_PROBLEM TO SOLVE_
Transcribe the lines of the records starting with the one that has "family: Cervidae" in it and ending with the last, and transcribe nothing else.

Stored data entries
* * * *
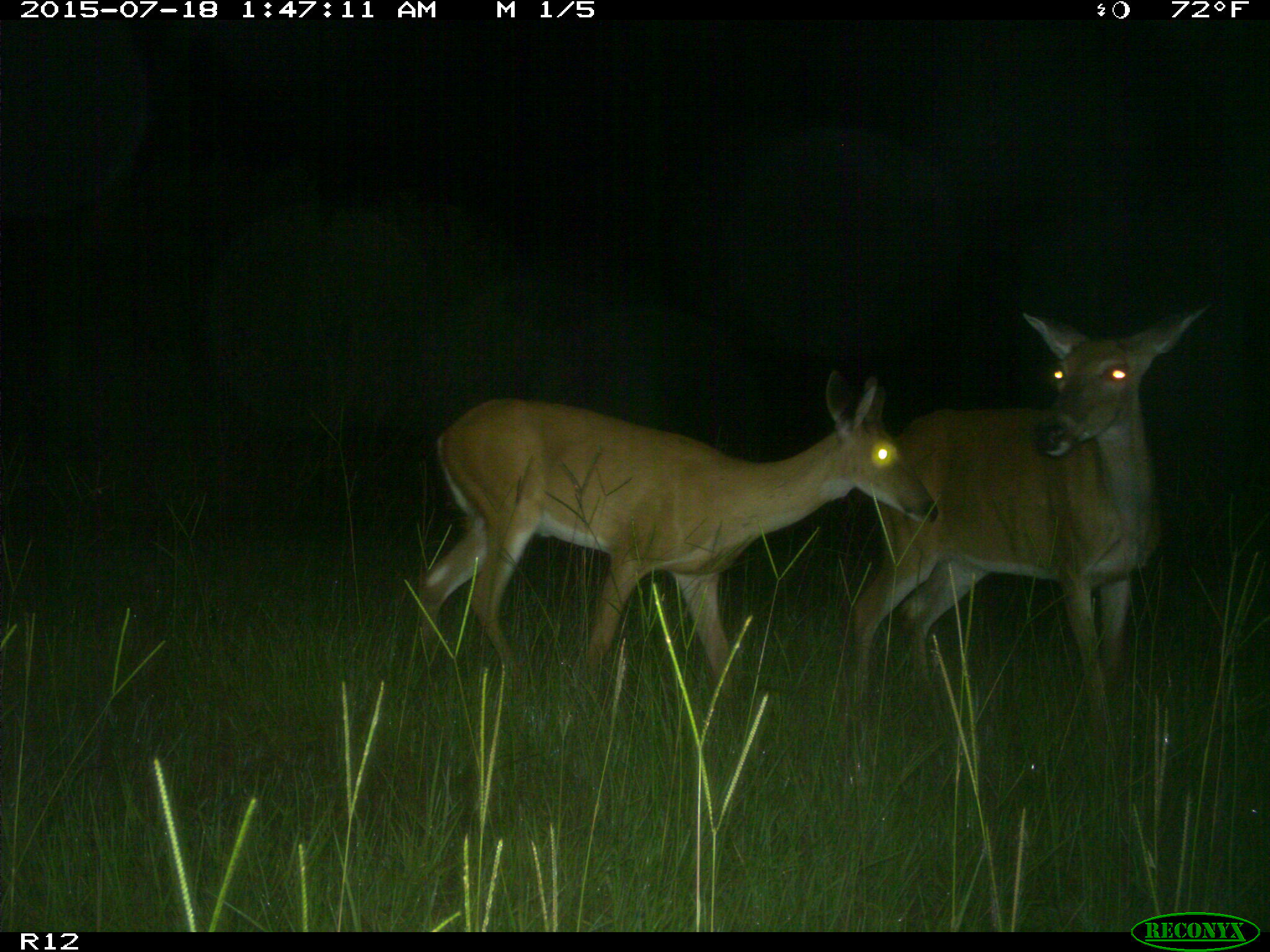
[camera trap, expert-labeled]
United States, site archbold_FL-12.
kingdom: Animalia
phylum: Chordata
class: Mammalia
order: Artiodactyla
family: Cervidae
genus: Odocoileus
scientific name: Odocoileus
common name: deer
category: unidentified deer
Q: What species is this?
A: Unidentified deer (deer) (Odocoileus).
* * * *
_RESPONSE_
family: Cervidae
genus: Odocoileus
scientific name: Odocoileus
common name: deer
category: unidentified deer
Q: What species is this?
A: Unidentified deer (deer) (Odocoileus).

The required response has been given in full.